▸ What to work on: Gather each line of the material that contains the word "camera".

[Saved dataset items]
__________________________________________________
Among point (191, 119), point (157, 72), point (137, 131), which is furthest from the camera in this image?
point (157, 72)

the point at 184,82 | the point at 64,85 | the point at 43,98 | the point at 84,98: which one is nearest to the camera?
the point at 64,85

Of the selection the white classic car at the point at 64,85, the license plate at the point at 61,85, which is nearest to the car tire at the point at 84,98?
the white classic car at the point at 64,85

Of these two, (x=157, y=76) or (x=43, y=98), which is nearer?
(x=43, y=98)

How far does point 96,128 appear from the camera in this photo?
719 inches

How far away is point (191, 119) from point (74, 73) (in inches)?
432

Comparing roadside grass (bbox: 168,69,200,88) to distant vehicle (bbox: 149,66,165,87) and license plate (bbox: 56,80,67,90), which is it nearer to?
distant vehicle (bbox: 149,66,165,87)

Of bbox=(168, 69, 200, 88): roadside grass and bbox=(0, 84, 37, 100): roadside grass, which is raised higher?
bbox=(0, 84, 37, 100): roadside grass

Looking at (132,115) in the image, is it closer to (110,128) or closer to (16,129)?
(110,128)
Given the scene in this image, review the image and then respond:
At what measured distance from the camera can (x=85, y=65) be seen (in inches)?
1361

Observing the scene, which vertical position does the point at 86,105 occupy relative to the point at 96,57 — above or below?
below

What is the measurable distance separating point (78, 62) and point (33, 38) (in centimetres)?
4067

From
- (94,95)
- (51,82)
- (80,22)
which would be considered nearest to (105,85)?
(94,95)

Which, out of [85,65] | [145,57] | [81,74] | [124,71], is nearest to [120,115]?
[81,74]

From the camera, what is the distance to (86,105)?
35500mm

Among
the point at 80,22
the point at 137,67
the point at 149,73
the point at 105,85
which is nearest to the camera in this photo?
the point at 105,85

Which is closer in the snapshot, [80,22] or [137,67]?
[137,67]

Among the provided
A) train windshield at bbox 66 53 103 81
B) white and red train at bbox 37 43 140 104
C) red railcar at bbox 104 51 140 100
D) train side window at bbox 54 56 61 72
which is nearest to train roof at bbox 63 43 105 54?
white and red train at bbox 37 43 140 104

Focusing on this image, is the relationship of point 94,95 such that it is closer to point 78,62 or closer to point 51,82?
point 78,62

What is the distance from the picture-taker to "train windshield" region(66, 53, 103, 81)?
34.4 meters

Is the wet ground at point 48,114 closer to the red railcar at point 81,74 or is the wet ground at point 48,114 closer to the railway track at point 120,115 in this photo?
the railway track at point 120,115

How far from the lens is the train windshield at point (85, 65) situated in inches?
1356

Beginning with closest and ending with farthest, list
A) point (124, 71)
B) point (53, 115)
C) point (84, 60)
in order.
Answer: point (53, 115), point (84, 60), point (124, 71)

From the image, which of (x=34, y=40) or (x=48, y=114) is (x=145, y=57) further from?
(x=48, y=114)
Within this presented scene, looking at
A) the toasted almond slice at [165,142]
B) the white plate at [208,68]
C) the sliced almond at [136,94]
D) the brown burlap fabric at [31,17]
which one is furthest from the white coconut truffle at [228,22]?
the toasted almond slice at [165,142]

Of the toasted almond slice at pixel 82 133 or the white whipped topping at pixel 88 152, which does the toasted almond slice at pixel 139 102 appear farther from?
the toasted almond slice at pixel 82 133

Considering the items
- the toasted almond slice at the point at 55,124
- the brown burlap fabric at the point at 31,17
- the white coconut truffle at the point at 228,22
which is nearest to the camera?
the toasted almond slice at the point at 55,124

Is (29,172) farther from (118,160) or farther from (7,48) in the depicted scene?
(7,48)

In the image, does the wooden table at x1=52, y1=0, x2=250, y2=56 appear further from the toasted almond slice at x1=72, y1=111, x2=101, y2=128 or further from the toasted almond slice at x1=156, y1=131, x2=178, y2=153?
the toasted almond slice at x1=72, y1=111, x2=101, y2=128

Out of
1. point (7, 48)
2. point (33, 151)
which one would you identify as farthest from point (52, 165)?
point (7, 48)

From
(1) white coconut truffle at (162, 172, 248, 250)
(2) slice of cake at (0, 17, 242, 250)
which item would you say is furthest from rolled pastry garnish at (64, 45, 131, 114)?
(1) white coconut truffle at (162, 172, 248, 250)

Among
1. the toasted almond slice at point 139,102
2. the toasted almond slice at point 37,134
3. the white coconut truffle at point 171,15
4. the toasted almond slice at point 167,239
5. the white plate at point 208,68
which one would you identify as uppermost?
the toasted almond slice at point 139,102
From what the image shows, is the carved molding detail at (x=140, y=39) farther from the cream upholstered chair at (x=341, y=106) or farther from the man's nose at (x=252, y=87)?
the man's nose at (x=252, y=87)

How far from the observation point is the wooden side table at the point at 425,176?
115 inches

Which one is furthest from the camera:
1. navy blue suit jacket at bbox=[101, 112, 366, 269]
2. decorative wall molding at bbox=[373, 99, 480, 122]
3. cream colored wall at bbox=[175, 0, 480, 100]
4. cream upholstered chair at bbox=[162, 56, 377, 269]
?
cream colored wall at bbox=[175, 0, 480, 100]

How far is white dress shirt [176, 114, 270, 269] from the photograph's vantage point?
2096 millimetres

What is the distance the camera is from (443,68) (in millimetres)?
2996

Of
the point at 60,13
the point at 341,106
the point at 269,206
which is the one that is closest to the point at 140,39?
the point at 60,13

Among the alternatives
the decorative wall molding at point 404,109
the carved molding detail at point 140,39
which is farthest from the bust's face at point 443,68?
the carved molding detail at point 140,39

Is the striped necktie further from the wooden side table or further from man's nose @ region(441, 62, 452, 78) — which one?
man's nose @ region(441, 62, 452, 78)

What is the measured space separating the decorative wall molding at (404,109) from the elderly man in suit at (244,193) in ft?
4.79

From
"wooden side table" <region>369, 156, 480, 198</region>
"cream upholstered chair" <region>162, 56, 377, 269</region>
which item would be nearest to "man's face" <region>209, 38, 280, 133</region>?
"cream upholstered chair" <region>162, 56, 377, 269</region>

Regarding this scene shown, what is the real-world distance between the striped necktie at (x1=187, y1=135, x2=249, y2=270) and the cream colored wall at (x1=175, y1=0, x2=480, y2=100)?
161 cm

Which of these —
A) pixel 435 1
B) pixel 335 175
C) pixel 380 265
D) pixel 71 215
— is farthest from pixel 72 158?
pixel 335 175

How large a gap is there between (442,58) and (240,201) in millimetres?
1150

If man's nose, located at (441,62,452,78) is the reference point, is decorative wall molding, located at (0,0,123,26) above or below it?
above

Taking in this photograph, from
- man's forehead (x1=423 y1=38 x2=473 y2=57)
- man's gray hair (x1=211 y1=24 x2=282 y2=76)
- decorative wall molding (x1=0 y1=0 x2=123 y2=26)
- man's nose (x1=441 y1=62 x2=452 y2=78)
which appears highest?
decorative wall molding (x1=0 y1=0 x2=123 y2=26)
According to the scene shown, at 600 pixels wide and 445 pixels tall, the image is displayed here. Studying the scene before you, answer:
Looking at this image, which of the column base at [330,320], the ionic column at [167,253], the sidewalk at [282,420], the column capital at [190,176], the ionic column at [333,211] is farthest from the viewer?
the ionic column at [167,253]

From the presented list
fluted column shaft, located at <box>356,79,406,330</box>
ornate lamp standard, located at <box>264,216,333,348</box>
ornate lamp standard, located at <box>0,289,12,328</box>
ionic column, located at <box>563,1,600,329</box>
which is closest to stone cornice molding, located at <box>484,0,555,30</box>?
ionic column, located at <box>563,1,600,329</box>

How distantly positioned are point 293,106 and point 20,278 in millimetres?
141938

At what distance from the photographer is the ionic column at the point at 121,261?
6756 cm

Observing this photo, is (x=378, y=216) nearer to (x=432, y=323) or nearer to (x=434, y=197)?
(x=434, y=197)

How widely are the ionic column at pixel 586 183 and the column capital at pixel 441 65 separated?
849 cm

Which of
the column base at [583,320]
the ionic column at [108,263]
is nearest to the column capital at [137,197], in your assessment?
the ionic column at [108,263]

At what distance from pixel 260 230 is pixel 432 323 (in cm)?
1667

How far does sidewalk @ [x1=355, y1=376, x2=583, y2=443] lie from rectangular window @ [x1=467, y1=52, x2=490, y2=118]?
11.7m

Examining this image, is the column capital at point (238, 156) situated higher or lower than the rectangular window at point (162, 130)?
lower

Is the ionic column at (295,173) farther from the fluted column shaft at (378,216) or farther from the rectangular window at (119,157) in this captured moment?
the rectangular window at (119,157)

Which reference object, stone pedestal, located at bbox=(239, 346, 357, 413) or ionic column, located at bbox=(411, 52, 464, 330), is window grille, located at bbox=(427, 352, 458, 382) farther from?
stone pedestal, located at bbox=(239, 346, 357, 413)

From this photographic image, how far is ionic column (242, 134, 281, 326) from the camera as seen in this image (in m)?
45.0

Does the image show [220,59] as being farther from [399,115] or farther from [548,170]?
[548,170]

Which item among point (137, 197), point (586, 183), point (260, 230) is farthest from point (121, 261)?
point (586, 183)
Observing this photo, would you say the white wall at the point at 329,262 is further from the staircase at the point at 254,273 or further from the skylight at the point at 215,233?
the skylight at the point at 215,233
__________________________________________________
▸ Correct answer:
Among point (191, 119), point (157, 72), point (137, 131), which is furthest from the camera in this image?
the point at 184,82 | the point at 64,85 | the point at 43,98 | the point at 84,98: which one is nearest to the camera?
How far does point 96,128 appear from the camera in this photo?
At what measured distance from the camera can (x=85, y=65) be seen (in inches)?
From the camera, what is the distance to (86,105)?
which is nearest to the camera in this photo?
which is nearest to the camera?
Which one is furthest from the camera:
What is the distance the camera is from (443,68) (in millimetres)?
From this photographic image, how far is ionic column (242, 134, 281, 326) from the camera as seen in this image (in m)?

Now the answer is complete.